Metro Weekly

Hawaii governor signs bill banning conversion therapy

Opponents of the therapy say it's ineffective and puts LGBTQ youth at greater risk

Hawaii Gov. David Ige – Photo: Governor’s Office.

Hawaii Gov. David Ige (D) has signed a bill into law that prohibits licensed therapists and counselors from subjecting LGBTQ-identifying youth to conversion therapy in the hope of changing their sexual orientation or gender identity.

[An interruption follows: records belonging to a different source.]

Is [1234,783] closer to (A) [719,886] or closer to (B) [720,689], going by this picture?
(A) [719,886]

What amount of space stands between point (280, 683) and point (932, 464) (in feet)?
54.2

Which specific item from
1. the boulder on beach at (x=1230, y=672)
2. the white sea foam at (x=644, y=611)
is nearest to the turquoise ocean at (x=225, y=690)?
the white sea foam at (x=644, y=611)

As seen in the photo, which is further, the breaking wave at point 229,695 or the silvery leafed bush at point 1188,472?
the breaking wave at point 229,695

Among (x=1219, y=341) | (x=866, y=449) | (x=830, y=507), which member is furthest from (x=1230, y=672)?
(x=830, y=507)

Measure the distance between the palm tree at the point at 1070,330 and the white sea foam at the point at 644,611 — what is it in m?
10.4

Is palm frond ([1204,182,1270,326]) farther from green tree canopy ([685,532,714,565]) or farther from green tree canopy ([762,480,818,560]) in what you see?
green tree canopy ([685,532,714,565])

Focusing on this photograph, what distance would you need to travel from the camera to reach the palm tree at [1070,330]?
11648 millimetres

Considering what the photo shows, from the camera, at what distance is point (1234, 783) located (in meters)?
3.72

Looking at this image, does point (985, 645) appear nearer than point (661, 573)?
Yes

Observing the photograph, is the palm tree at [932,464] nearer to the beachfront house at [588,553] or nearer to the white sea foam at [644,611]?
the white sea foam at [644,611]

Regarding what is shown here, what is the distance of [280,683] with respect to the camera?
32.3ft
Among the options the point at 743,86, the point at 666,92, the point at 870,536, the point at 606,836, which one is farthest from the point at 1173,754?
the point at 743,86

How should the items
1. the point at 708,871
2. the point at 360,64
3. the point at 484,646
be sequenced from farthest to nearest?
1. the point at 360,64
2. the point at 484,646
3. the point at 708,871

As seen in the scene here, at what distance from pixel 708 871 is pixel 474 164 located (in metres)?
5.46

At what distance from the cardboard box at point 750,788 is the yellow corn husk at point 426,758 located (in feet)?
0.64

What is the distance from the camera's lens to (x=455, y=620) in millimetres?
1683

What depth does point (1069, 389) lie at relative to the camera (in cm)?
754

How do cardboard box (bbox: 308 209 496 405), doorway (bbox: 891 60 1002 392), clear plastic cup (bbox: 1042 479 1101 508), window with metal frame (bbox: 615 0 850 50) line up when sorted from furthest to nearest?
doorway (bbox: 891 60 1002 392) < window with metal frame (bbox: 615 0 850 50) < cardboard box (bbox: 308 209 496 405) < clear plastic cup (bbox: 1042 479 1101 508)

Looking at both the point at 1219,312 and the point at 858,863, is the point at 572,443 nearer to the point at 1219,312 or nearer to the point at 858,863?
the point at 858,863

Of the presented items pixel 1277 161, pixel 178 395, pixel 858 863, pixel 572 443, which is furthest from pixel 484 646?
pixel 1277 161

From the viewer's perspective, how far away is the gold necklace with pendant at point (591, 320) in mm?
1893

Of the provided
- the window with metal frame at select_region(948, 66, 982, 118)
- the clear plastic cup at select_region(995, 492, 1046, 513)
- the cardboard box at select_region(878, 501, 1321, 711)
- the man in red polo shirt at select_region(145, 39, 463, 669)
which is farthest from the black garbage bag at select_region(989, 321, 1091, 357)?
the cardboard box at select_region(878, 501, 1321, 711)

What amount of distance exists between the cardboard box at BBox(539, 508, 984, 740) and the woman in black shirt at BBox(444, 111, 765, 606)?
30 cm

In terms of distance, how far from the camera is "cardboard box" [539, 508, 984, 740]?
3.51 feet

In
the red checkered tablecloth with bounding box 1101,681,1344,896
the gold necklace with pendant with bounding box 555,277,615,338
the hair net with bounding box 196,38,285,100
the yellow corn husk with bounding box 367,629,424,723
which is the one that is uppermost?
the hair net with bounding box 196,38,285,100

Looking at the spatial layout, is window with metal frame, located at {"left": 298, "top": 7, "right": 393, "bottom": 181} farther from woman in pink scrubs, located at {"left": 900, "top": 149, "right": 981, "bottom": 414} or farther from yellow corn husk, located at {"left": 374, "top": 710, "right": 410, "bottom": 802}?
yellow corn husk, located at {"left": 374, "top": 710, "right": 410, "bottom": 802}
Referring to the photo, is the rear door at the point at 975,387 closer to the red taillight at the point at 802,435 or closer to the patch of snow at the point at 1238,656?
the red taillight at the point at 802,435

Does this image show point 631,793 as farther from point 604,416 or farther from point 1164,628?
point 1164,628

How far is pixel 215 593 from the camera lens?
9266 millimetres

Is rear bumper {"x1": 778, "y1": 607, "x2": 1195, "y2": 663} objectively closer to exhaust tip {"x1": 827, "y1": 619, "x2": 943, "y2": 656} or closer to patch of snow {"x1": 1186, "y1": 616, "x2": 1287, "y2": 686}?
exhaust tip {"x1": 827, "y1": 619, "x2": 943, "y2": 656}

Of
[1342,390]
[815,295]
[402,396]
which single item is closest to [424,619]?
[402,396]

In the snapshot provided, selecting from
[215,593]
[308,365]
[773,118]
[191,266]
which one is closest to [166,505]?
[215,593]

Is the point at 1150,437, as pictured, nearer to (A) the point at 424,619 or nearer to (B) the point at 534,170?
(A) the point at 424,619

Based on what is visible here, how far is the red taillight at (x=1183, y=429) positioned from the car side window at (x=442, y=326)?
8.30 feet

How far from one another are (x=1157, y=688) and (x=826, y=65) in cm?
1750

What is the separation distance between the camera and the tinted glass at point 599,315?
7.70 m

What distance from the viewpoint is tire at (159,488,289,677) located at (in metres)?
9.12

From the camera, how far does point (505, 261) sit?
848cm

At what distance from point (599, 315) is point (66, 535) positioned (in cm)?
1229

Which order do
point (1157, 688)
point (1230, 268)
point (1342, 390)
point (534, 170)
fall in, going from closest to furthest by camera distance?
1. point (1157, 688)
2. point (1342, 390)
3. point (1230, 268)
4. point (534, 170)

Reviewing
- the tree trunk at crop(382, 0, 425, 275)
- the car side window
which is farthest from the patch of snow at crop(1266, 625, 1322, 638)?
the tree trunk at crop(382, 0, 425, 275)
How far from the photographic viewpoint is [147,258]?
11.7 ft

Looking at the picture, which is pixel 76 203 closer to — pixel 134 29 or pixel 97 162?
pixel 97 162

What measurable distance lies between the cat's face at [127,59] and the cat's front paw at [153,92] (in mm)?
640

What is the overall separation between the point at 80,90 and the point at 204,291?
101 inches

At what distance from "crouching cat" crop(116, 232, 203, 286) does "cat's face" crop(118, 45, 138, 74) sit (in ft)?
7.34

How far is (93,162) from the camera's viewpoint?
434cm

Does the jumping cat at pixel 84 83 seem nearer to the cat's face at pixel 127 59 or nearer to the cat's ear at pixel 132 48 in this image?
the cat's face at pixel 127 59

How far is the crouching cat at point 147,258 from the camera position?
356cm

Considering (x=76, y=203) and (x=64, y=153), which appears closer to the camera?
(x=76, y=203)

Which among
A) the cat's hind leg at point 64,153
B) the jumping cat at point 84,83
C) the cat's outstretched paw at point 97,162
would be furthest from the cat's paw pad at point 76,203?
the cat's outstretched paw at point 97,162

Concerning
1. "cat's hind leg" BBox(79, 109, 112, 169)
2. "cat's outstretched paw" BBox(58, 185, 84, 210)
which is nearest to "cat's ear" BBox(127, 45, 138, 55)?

The new law would discipline therapists or counselors who engage in the practice with clients under age 18 in a professional capacity, even threatening them with the loss of their license to practice. The bill does not apply to instances where the therapist is acting as a religious advisor or mentor to youth, such as a pastor.

Hawaii is now the 12th state to ban the practice through a statewide statute, following in the footsteps of California, Connecticut, Illinois, Maryland, Nevada, New Jersey, New Mexico, Oregon, Rhode Island, Vermont, and Washington State. The District of Columbia and several individual cities or counties in other states have passed nearly identical laws, while New York State has put regulations in place to stop insurance companies from reimbursing the practice. 

Opponents of the therapy note that it is widely considered by most major medical and mental health organizations to be ineffective, creates a lower sense of self-esteem among those who are subjected to it, and places those youth at higher risk of self-harm or suicidal ideation.

The Human Rights Campaign recently released an online ad speaking to the emotional toll that the therapy can have on people by highlighting the story of Alex Cooper, a survivor of conversion therapy from Utah. The organization has partnered with the National Center for Lesbian Rights as part of its #BornPerfect campaign to push for ending the practice of conversion therapy on minors in every state by the end of 2019.

Several survivors of conversion therapy testified in favor of the bill at state legislative hearings.

“There are currently more than 700,000 survivors nationally, and an estimated 77,000 teenagers across the country will be subjected to conversion therapy over the next five years,” Matthew Shurka, a 29-year-old survivor who now works as a strategist with NCLR’s #BornPerfect campaign. “As a survivor, I know how harmful conversion therapy can be, and I could not be happier that Hawaii has taken this important step to protect the health and safety of its LGBTQ youth from this terrible practice.”   

“So-called ‘conversion therapy’ is a dangerous and inhumane form of child abuse that has no basis in science and is ​uniformly rejected by every major mental health and child welfare ​organization,” HRC President Chad Griffin said in a statement. “We thank the many advocates, allies, parents, and survivors who spoke out against this abusive practice and urged their elected officials to adopt these crucial protections. We also thank Governor Ige and the Hawaii State Legislature for enacting this legislation to protect the state’s LGBTQ youth.”